La responsabilité des obstacles transversaux sur la perte de biodiversité:
Les causes de l’effondrement de la biodiversité de nos rivières sont multiples, mais la multiplication des ouvrages à but énergétique en est une des principales. Ces obstacles même équipés de passes à poissons ne garantissent pas de façon optimale la migration et ils provoquent un allongement du temps de migration pour les rescapés avec des conséquences néfastes sur les conditions de réussite de la reproduction des espèces concernées. L’existence de l’ouvrage entraînera toujours une élévation de la ligne d’eau. Contrairement à l’idée totalement fausse comme quoi l’existence d’une telle retenue réduit les risques de crue, elle contribuera bien au contraire à les augmenter.
L’État : Des objectifs à géométrie très variable
La politique environnementale de l’État est très difficile à suivre : En 1994, dans le cadre du plan Loire grandeur nature, le ministre de l’Écologie de l’époque, M. Barnier, signe un arrêté d’effacement du barrage le plus en aval sur l’axe. L’arasement du barrage de Maisons Rouges est effectif en 1999.

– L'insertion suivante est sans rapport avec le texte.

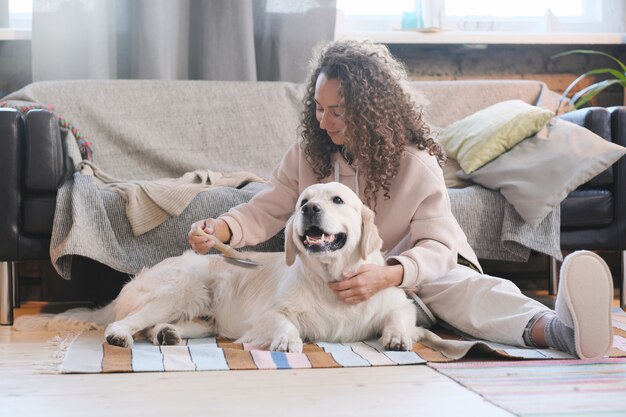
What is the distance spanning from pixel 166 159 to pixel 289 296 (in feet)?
5.00

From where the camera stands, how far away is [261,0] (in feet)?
14.7

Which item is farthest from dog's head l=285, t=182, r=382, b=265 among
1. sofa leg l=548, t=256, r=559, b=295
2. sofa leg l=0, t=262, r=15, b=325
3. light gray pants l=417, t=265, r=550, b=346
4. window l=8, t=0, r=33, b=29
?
window l=8, t=0, r=33, b=29

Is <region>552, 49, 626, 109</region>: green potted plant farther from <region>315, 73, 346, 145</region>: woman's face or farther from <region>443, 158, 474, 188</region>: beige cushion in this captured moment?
<region>315, 73, 346, 145</region>: woman's face

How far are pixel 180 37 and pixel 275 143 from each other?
0.95 metres

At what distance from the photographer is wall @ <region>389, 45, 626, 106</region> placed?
15.8 feet

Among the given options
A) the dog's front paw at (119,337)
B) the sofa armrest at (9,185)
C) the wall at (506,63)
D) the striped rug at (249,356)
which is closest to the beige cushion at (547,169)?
the striped rug at (249,356)

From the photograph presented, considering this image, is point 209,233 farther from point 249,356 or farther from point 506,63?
point 506,63

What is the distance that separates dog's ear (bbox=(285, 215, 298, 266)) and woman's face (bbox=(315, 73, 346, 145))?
406 mm

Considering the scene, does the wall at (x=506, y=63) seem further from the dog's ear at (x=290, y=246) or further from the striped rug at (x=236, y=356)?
the striped rug at (x=236, y=356)

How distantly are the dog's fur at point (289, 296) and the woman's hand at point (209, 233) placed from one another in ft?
0.46

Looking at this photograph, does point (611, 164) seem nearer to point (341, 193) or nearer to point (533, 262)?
point (533, 262)

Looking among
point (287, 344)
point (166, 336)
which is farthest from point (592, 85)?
point (166, 336)

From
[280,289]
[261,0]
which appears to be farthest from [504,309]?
[261,0]

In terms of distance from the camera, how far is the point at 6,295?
3.17 meters
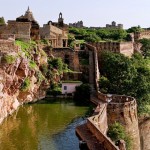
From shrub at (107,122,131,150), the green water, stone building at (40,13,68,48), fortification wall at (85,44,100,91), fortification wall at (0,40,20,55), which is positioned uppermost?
stone building at (40,13,68,48)

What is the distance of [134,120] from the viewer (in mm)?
33531

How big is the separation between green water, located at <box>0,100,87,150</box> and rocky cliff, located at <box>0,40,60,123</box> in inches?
46.0

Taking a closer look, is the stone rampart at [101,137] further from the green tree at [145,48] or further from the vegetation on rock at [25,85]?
the green tree at [145,48]

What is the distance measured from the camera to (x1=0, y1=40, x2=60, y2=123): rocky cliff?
41.1 meters

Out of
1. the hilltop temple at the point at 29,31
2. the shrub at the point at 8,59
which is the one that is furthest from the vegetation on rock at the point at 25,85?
the hilltop temple at the point at 29,31

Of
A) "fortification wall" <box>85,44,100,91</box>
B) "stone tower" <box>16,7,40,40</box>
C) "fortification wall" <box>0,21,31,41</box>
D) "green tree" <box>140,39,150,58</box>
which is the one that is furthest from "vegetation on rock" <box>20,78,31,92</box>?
"green tree" <box>140,39,150,58</box>

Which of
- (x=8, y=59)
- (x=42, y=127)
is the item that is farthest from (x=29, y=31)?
(x=42, y=127)

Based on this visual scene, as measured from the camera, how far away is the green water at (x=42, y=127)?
32062 millimetres

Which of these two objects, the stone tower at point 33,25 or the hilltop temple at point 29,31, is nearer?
the hilltop temple at point 29,31

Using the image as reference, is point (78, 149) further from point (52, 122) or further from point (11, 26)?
point (11, 26)

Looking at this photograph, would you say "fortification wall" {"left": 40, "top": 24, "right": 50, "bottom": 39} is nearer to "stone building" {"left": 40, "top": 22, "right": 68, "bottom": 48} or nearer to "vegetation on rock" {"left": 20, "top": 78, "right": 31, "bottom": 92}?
"stone building" {"left": 40, "top": 22, "right": 68, "bottom": 48}

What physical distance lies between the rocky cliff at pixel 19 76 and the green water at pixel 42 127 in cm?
117

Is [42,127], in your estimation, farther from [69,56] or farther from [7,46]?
[69,56]

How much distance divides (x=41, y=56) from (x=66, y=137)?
21.8m
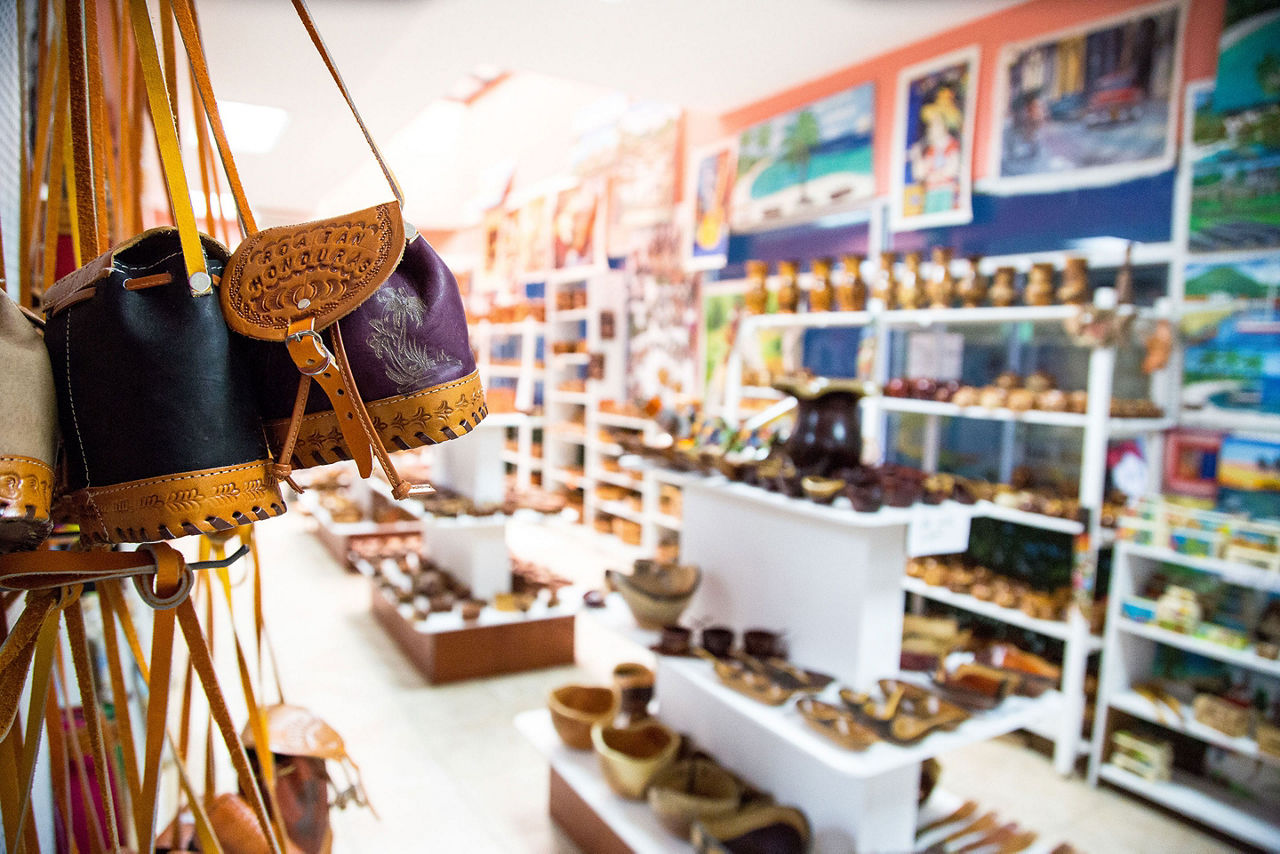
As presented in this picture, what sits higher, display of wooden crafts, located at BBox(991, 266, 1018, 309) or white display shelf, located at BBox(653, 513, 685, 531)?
display of wooden crafts, located at BBox(991, 266, 1018, 309)

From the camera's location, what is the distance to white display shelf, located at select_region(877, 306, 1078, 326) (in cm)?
343

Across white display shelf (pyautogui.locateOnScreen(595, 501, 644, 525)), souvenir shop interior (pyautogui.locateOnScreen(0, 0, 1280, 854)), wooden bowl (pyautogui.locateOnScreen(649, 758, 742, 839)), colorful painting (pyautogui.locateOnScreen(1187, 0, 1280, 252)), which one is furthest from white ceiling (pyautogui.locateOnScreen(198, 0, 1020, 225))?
white display shelf (pyautogui.locateOnScreen(595, 501, 644, 525))

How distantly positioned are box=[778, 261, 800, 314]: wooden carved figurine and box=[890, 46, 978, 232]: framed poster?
67 cm

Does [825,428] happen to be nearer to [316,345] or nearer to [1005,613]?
[1005,613]

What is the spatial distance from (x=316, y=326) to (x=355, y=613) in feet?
16.5

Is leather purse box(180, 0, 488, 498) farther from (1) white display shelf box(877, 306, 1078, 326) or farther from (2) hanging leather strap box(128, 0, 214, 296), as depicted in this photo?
(1) white display shelf box(877, 306, 1078, 326)

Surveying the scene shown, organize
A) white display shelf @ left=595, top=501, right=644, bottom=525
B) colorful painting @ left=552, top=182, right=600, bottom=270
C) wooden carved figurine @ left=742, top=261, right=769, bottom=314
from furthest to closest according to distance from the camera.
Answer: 1. colorful painting @ left=552, top=182, right=600, bottom=270
2. white display shelf @ left=595, top=501, right=644, bottom=525
3. wooden carved figurine @ left=742, top=261, right=769, bottom=314

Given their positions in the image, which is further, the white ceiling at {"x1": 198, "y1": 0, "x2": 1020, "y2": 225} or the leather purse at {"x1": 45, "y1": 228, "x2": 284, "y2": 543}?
the white ceiling at {"x1": 198, "y1": 0, "x2": 1020, "y2": 225}

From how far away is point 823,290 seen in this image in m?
4.64

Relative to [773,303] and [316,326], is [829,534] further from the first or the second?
[773,303]

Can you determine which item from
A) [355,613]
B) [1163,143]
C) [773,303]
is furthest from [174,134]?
[355,613]

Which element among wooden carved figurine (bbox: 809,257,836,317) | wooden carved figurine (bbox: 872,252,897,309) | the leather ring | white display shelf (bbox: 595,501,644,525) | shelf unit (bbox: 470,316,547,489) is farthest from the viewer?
shelf unit (bbox: 470,316,547,489)

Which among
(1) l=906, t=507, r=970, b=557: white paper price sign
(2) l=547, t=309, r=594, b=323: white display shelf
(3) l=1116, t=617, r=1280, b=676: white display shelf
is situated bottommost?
(3) l=1116, t=617, r=1280, b=676: white display shelf

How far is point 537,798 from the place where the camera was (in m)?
2.98
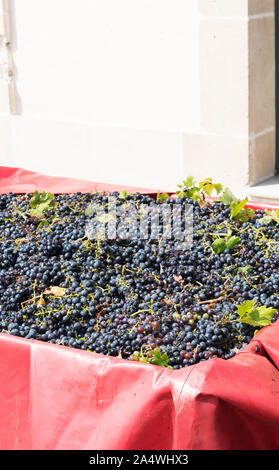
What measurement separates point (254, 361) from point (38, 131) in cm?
301

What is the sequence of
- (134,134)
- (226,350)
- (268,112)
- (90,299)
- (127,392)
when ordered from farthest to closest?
(134,134) → (268,112) → (90,299) → (226,350) → (127,392)

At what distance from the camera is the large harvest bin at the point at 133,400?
1452 millimetres

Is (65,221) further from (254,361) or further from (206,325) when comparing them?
(254,361)

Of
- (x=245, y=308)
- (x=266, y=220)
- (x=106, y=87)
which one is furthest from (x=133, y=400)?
(x=106, y=87)

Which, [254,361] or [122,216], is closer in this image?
[254,361]

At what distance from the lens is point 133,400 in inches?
60.4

On assiste à la recolonisation des secteurs amont par le Saumon atlantique, la Lamproie marine et la Grande Alose, attestée par les résultats de la station de comptage de Descartes (https://www.logrami.fr/). Après cette embellie, la reconquête reste au point mort et la situation s’est de nouveau dégradée. Après de nombreuses tergiversations, un nouvel objectif est défini en 2017 par les préfets du 36 et 37. Cette note stratégique a indirectement fixé une limite sur le nombre de sites exploitables dans les règles administratives actuelles et par la mise aux normes des contrevenants. Tout est remis en cause par la nouvelle doctrine du préfet actuel qui abandonne le raisonnement global sur l’axe Creuse et revient à une analyse au cas par cas, ouvrage par ouvrage. Il ruine ainsi les petites avancées antérieures. Après l’effacement d’obstacle en aval, on maintient des murs en amont.
Devant cet état de fait, l’association Indre Nature associée à d’autres partenaires, attaquera ces arrêtés. Comme pour le barrage de Fontgombault, l’histoire se répétant, notre association sera toujours la garante du respect des lois environnementales, en espérant avoir le même succès. Dans le cas contraire, nos pauvres espèces piscicoles migratrices amphihalines encombreront les musées et parcs zoologiques.